STEWART GRAFF '25 TURNS 100

The school's most senior alumnus celebrated his hundredth birthday in May.

"I can say it feels good to be 100!" he told Headmaster Willy MacMullen ’78 in a recent letter. "My gratitude to Taft for guiding me through formative years. With best wishes to the school."

A longtime author, Graff wrote several biographies for the Dell Yearling series, many along with his wife Polly, including the lives of Helen Keller, George Washington, Hernando Cortes, John Paul Jones, and many others.

When Graff came to Taft in 1921, Horace Taft was headmaster, Harley Roberts taught Latin, McIntosh taught history-as did Jocko Reardon. The Warren House was standing where Charles Phelps Taft Hall is now. Mac House and Congdon House did not exist.

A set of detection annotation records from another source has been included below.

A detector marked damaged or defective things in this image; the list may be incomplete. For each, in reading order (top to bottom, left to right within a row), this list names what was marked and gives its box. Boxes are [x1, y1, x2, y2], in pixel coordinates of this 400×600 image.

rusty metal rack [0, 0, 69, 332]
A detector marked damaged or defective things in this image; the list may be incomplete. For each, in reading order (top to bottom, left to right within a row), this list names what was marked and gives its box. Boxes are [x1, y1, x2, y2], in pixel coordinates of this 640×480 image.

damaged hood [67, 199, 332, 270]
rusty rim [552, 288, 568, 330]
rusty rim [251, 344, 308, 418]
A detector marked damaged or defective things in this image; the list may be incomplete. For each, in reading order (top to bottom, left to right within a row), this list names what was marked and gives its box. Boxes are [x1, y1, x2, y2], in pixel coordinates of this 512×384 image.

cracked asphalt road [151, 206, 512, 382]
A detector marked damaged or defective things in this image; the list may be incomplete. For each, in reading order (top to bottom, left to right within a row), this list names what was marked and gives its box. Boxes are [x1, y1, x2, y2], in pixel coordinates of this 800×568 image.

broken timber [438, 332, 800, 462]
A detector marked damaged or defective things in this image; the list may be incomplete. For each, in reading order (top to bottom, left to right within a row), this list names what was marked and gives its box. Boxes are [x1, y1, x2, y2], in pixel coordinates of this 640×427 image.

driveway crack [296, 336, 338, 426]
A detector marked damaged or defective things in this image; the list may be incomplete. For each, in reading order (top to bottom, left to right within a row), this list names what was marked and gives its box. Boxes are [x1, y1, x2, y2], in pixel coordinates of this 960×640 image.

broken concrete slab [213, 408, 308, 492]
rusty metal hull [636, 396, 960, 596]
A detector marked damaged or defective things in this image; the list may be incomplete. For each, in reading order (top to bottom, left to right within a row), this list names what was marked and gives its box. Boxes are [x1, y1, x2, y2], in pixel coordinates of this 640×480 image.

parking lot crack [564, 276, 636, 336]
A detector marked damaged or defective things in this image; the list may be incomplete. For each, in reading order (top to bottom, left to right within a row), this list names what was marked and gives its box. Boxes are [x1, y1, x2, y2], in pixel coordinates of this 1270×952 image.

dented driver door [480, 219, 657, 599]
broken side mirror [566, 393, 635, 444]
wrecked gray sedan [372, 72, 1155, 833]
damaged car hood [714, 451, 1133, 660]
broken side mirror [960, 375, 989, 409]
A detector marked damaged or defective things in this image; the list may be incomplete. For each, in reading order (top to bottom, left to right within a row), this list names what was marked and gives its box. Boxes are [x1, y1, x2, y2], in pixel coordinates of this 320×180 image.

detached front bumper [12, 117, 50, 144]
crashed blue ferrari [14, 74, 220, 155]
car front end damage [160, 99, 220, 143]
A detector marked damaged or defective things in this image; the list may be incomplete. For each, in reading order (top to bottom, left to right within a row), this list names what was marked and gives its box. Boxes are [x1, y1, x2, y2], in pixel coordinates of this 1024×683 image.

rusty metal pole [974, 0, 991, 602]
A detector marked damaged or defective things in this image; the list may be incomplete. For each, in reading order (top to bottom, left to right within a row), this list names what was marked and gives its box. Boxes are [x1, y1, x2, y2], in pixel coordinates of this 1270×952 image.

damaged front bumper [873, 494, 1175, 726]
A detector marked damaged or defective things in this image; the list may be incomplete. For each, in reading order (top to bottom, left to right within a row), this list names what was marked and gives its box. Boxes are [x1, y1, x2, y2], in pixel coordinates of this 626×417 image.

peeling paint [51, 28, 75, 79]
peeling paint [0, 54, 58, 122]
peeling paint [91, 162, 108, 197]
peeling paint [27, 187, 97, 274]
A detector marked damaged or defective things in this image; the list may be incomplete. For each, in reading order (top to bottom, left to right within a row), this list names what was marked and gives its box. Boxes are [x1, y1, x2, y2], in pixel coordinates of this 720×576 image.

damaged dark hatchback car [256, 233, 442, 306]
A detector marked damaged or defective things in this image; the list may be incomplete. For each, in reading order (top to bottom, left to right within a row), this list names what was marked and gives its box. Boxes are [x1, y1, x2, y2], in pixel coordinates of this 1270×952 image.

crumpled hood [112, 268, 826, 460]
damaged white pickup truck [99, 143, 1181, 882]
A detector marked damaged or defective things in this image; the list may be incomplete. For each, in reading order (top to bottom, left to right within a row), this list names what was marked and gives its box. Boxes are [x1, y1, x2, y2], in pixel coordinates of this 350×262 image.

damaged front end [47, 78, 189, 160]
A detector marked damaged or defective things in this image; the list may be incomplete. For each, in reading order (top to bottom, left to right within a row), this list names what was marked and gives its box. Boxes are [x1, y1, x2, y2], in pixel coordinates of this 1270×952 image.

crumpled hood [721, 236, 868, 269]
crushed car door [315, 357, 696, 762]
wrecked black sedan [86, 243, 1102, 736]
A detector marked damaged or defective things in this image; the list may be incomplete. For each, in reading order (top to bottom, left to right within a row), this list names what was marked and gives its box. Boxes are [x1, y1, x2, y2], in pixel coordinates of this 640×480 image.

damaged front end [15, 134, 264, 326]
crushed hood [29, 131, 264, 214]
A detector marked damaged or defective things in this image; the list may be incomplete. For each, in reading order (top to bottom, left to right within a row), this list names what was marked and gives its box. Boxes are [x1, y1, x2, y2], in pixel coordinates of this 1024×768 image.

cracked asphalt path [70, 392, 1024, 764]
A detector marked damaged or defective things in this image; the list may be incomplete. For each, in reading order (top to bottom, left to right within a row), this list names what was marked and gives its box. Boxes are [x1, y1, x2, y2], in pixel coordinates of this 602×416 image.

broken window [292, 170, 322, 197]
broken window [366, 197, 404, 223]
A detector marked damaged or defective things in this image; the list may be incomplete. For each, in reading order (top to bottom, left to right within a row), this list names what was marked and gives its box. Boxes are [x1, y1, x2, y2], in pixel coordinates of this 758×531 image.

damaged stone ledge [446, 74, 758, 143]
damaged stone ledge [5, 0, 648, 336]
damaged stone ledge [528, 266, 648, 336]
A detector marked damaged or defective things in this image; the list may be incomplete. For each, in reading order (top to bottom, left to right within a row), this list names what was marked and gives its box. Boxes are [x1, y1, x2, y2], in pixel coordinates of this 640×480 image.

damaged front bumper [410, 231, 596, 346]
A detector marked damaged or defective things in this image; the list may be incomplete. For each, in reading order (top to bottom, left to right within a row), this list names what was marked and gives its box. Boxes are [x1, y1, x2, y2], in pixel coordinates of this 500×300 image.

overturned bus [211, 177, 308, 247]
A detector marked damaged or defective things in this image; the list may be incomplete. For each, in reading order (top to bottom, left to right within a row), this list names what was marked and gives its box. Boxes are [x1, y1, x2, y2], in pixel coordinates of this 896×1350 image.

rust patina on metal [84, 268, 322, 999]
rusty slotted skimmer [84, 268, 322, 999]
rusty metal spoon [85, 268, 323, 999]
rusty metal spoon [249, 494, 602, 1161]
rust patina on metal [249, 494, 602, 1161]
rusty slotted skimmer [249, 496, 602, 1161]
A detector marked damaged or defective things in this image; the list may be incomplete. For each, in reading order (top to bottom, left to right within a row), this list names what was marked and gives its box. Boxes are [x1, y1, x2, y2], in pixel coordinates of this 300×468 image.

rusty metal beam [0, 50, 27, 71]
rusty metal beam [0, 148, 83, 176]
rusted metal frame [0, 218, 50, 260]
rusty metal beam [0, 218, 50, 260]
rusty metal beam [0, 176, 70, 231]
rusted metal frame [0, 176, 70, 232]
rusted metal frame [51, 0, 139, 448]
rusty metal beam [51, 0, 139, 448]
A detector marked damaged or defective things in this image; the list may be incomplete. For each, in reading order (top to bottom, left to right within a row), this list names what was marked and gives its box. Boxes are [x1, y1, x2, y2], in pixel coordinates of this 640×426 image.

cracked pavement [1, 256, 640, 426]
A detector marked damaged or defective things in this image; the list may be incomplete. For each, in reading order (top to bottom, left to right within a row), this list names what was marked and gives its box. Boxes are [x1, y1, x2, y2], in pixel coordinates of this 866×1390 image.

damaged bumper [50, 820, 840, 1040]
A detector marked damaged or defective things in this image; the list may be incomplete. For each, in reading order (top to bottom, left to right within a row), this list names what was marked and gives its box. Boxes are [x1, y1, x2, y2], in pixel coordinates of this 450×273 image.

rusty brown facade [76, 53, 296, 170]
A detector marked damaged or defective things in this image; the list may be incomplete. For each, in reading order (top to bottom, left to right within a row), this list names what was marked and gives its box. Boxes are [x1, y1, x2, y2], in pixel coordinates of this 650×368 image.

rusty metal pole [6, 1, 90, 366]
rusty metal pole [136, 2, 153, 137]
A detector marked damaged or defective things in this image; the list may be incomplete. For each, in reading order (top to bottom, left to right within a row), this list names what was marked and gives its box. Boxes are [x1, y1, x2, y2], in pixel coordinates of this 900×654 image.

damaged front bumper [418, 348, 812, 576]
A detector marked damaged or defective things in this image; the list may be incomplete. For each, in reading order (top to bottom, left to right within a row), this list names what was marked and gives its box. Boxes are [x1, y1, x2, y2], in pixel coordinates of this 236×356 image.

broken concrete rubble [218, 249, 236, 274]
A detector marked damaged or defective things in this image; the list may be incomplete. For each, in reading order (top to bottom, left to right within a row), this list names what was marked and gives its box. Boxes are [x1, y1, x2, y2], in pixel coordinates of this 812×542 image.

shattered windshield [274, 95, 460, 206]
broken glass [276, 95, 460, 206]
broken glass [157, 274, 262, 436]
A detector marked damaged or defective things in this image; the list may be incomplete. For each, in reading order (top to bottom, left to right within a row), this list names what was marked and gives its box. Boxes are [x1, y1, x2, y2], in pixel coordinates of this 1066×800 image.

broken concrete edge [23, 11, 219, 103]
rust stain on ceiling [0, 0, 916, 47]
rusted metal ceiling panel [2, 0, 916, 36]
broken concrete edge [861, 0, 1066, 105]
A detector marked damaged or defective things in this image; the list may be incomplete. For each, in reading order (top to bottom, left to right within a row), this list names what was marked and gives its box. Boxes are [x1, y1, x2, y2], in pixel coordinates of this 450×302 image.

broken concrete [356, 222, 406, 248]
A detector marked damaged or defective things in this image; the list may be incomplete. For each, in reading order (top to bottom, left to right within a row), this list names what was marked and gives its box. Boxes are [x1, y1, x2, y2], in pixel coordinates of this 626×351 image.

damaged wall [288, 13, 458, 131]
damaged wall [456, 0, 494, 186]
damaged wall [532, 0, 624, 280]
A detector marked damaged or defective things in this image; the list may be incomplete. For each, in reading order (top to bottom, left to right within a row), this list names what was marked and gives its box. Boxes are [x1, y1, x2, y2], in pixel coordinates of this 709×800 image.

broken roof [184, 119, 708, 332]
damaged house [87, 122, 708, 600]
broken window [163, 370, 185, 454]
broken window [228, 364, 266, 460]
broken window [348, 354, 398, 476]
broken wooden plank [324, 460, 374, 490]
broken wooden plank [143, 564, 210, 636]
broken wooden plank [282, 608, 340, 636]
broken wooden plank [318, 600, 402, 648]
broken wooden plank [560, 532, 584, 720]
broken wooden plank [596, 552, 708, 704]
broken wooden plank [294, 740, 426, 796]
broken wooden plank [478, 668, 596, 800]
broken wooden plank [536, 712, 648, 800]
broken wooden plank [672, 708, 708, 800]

Graff spent four years at Taft, where he wrote for the Papyrus, before going on to Harvard.

Other major events the year of Graff's graduation from Taft: F. Scott Fitzgerald published The Great Gatsby and Adolf Hitler published Mein Kampf. The first issue of the New Yorker is published, John Scopes is indicted for teaching Darwin's theory of evolution, Chrysler corporation is founded, and New York becomes the world's largest city, surpassing London.

 

 

S. Stewart Graff '25 celebrates his 100th birthday with his daughter, Kate.
He lives in Monroe Township, New Jersey.